The IMF expects to see growth of 6.3% in 2024, thanks to strong domestic demand and a steady inflow of investment. This is higher than the 5% growth it is predicting in China. For the Asia Pacific region a whole, the IMF is forecasting growth of 4.6% in 2023, up from 3.9% in 2022. This will then slow to 4.2% in 2024.
In sanction-hit Russia, the government confirmed it would force many exporters to convert their foreign revenues into roubles, in order to help prop up the struggling currency as its invasion of Ukraine continues.
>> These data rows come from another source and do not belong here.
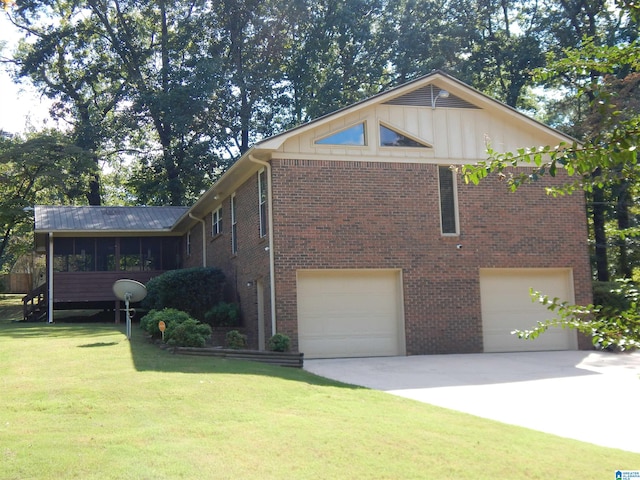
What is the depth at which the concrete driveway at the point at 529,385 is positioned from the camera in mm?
8789

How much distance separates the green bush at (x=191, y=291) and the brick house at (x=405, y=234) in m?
2.18

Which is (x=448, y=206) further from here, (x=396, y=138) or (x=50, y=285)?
(x=50, y=285)

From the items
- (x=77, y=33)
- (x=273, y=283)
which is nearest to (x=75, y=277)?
→ (x=273, y=283)

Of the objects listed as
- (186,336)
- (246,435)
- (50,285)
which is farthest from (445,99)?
(50,285)

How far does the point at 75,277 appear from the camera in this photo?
27.5 meters

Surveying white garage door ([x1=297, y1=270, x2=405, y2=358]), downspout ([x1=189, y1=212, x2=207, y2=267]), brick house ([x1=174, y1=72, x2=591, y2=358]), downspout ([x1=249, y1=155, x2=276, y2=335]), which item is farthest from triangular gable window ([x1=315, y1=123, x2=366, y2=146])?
downspout ([x1=189, y1=212, x2=207, y2=267])

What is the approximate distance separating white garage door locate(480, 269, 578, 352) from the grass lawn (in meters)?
7.38

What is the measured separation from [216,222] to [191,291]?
156 inches

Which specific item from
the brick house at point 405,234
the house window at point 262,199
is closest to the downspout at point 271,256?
the brick house at point 405,234

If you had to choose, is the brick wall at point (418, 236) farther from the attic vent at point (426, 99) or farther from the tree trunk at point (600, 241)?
the tree trunk at point (600, 241)

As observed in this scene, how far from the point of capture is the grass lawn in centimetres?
607

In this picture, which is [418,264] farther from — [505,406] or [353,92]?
[353,92]

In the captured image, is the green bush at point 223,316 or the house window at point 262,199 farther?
the green bush at point 223,316

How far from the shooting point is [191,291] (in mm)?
19547
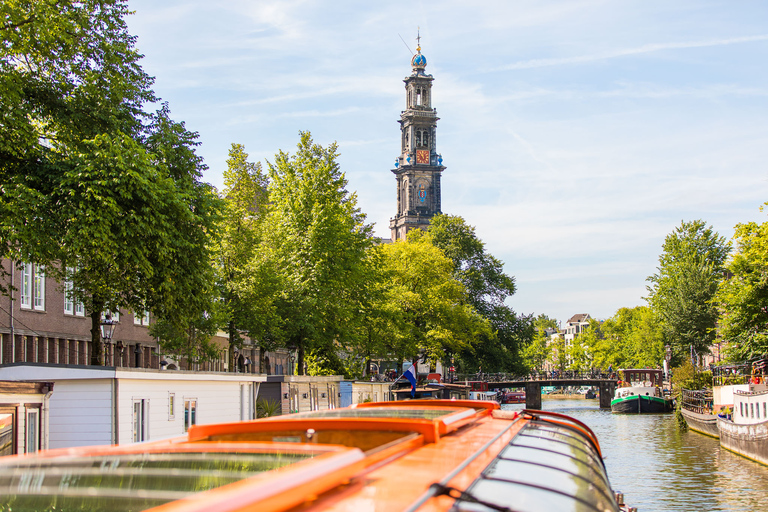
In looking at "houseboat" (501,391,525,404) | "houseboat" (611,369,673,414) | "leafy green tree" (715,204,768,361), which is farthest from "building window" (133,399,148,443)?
"houseboat" (501,391,525,404)

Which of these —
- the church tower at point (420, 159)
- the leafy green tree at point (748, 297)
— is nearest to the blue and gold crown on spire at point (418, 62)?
the church tower at point (420, 159)

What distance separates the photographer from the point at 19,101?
2200 centimetres

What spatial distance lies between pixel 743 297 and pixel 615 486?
1878cm

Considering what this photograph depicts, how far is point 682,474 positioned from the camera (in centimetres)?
3027

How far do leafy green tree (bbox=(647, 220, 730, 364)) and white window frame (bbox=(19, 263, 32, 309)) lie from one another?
4905 centimetres

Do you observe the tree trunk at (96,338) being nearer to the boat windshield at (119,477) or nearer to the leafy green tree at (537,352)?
the boat windshield at (119,477)

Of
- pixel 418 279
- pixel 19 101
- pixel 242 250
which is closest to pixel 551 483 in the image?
pixel 19 101

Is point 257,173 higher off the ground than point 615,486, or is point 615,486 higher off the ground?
point 257,173

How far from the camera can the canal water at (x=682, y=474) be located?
79.3 feet

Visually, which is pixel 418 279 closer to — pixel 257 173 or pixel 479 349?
pixel 479 349

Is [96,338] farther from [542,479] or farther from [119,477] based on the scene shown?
[119,477]

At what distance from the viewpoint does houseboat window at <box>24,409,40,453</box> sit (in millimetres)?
16641

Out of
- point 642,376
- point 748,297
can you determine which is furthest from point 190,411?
point 642,376

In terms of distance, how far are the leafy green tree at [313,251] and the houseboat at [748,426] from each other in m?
17.5
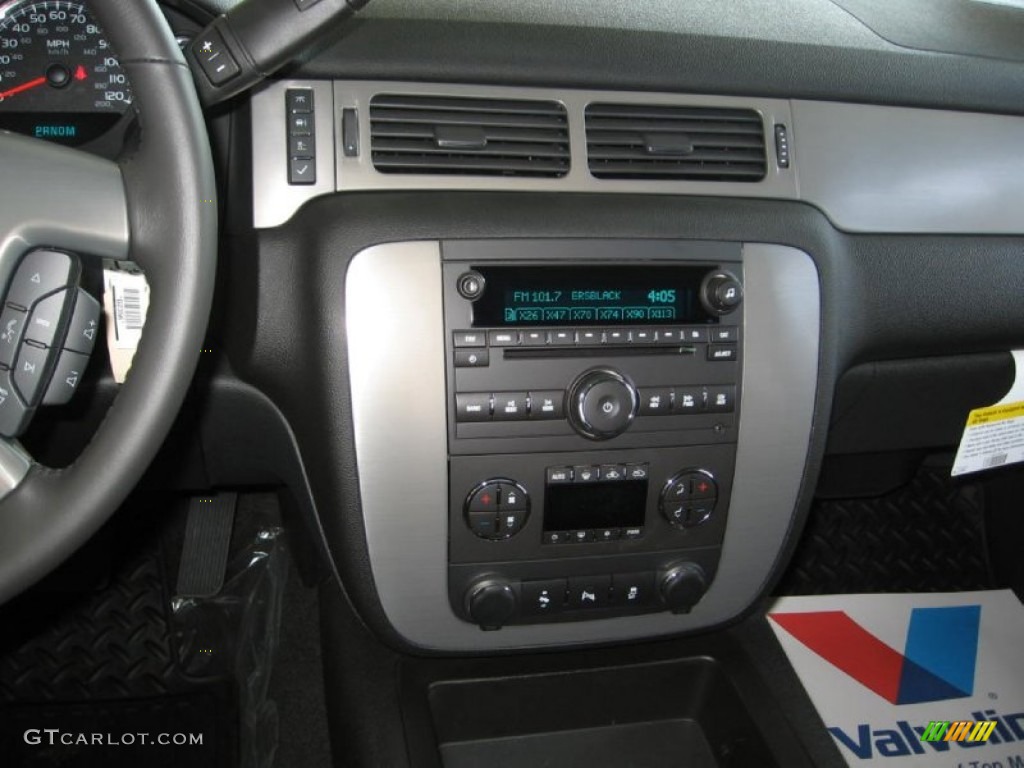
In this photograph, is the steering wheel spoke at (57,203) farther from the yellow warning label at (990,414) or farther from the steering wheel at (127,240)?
the yellow warning label at (990,414)

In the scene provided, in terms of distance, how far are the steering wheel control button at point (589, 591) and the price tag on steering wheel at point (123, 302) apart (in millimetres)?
528

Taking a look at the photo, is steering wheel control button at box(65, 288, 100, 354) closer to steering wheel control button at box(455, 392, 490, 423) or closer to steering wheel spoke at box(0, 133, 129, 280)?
steering wheel spoke at box(0, 133, 129, 280)

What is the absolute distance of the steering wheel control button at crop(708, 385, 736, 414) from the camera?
0.99 metres

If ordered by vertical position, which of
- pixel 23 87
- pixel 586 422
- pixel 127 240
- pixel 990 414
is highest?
pixel 23 87

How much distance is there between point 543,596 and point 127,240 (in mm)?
579

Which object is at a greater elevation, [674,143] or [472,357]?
[674,143]

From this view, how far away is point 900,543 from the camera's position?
174 cm

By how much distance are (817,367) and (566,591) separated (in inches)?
15.1

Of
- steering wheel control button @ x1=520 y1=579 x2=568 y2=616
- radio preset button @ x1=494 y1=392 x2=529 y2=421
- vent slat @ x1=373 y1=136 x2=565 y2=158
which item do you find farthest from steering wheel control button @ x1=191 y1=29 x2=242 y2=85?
steering wheel control button @ x1=520 y1=579 x2=568 y2=616

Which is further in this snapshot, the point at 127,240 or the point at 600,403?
the point at 600,403

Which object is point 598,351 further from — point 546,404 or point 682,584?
point 682,584

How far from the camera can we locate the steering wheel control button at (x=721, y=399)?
0.99 metres

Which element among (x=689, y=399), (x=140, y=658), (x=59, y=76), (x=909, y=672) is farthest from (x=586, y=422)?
(x=140, y=658)

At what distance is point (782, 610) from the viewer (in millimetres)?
1410
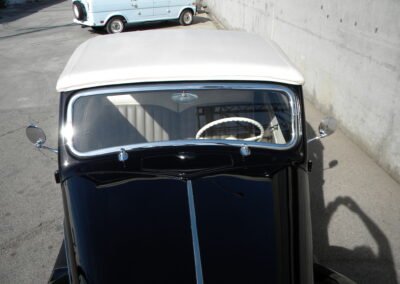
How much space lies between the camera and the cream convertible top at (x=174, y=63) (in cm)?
244

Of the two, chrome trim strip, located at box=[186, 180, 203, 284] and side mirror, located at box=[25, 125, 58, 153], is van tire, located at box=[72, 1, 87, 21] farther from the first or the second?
chrome trim strip, located at box=[186, 180, 203, 284]

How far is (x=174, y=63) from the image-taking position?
2553 mm

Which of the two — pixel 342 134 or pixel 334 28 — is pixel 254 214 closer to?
pixel 342 134

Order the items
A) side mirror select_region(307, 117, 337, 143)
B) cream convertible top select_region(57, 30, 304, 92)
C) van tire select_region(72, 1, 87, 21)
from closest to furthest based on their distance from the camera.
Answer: cream convertible top select_region(57, 30, 304, 92), side mirror select_region(307, 117, 337, 143), van tire select_region(72, 1, 87, 21)

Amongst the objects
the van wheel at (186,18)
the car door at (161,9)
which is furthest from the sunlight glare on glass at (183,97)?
the van wheel at (186,18)

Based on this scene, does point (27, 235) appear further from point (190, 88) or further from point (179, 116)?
point (190, 88)

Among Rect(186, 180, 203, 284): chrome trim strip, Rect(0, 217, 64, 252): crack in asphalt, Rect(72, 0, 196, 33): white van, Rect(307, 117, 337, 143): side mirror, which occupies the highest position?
Rect(72, 0, 196, 33): white van

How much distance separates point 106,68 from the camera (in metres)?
2.49

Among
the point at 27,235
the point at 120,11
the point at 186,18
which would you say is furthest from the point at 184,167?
the point at 186,18

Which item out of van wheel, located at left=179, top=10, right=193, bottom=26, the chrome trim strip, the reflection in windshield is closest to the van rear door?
van wheel, located at left=179, top=10, right=193, bottom=26

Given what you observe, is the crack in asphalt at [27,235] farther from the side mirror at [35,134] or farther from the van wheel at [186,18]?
the van wheel at [186,18]

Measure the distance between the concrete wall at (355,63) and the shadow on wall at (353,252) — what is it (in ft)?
2.99

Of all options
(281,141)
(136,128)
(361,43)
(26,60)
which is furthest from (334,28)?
(26,60)

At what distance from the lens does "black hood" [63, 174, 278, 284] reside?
73.3 inches
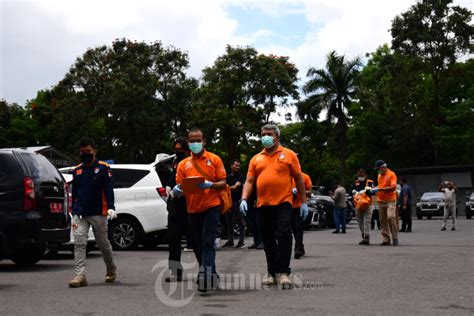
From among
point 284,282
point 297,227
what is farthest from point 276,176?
point 297,227

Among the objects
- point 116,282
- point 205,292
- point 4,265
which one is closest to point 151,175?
Result: point 4,265

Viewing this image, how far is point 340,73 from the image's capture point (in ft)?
200

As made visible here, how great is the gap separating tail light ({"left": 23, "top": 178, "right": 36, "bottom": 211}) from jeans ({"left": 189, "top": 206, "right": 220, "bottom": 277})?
10.4ft

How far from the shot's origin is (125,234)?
16.9 metres

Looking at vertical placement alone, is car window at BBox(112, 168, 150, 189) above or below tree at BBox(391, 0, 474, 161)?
below

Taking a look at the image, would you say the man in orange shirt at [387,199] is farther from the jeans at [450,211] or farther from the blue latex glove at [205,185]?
the jeans at [450,211]

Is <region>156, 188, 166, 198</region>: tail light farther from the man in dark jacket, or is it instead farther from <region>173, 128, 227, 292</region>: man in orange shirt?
<region>173, 128, 227, 292</region>: man in orange shirt

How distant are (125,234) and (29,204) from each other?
207 inches

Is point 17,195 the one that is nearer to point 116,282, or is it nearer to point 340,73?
point 116,282

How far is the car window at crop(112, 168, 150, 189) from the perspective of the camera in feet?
55.5

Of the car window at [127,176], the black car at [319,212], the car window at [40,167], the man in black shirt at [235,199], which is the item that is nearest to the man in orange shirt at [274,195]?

Russia’s financial regulator will monitor and enforce the capital controls on 43 companies in industries such as metal and energy.
Andrei Belousov, First Deputy Prime Minister of Russia, commented: “The main purpose of these measures is to create long-term conditions for increasing the transparency and predictability of the currency market, [and] to reduce the opportunity for currency speculation.”
Meanwhile, President Vladimir Putin has confirmed Russia will continue increasing the production of military equipment “not by some per cent, but by several times”. This suggests that the prospect of Russia standing down and ending the war in Ukraine is remote and the country is preparing to continue with its invasion for some time.
In Brazil, economic growth has remained robust, with a survey of investors by the Central Bank showing their median GDP growth projection has risen from 2.56% to 2.92%.
This strong performance was reflected in the labour market in particular, as employers added nearly 221,000 jobs in August. This was well above the expectations of many economists, who had expected an upturn of between 180,000 and 200,000.
On the financial markets, India’s BSE Sensex index fell by 2.97% to end at 63,874 points. Russia’s MOEX index rose by 2.16% to close at 3,200 points, while Brazil’s Bovespa index ended the month down 2.94% at 113,143 points.
And Finally…
When you hear the words “on the run”, we’re betting that a tortoise doesn’t spring immediately to mind. But a runaway tortoise that went missing in 2020 has amazingly been found.
The tortoise was seen happily crossing a major road in Florida and was taken to a local animal refuge, which launched an appeal to find the owner.
Thankfully, a person came forward and they revealed that it had been missing for more than three years. We hope to find out what measures they put in place to prevent the pet from, er, running off again.